● Exercise objective
From the entries below, copy each line in which the word "between" occurs.

● Task input
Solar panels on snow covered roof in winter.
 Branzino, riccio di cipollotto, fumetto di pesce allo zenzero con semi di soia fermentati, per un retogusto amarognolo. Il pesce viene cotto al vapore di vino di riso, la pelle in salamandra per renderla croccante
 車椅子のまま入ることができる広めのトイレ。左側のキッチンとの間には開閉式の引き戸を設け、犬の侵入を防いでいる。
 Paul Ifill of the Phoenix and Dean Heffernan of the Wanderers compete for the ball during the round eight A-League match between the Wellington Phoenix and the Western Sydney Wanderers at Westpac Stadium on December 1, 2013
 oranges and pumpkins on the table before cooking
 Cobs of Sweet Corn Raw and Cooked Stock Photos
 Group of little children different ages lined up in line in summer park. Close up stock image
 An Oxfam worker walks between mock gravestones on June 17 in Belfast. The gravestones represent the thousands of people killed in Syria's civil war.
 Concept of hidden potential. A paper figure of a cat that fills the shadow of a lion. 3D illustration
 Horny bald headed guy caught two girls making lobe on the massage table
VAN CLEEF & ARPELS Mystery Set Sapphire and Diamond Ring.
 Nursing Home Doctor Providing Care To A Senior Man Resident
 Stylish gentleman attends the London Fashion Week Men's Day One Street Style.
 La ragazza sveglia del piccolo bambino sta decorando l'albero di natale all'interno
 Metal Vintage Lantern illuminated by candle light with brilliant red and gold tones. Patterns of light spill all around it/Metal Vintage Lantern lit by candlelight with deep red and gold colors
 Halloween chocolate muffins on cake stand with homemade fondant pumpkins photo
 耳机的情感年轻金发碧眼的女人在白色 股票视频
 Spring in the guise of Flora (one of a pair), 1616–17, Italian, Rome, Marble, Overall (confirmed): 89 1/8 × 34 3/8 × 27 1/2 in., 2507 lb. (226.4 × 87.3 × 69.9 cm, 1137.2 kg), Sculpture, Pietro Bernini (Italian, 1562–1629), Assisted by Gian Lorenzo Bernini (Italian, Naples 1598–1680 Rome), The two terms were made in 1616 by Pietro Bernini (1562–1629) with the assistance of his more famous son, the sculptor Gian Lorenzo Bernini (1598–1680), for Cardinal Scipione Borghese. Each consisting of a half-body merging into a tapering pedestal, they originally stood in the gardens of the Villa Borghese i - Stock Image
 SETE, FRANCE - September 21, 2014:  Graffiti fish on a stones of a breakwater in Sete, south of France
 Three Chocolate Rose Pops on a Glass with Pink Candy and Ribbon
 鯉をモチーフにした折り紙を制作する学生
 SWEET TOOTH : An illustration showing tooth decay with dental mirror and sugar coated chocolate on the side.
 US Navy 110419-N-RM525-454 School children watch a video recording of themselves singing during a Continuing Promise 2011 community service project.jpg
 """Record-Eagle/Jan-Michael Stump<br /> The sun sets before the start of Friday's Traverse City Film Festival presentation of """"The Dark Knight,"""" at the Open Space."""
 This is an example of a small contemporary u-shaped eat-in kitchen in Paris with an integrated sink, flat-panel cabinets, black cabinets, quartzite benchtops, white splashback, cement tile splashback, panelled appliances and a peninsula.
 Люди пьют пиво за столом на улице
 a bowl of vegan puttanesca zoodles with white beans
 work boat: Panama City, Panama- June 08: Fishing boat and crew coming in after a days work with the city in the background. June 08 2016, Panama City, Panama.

● Completed task
 Paul Ifill of the Phoenix and Dean Heffernan of the Wanderers compete for the ball during the round eight A-League match between the Wellington Phoenix and the Western Sydney Wanderers at Westpac Stadium on December 1, 2013
 An Oxfam worker walks between mock gravestones on June 17 in Belfast. The gravestones represent the thousands of people killed in Syria's civil war.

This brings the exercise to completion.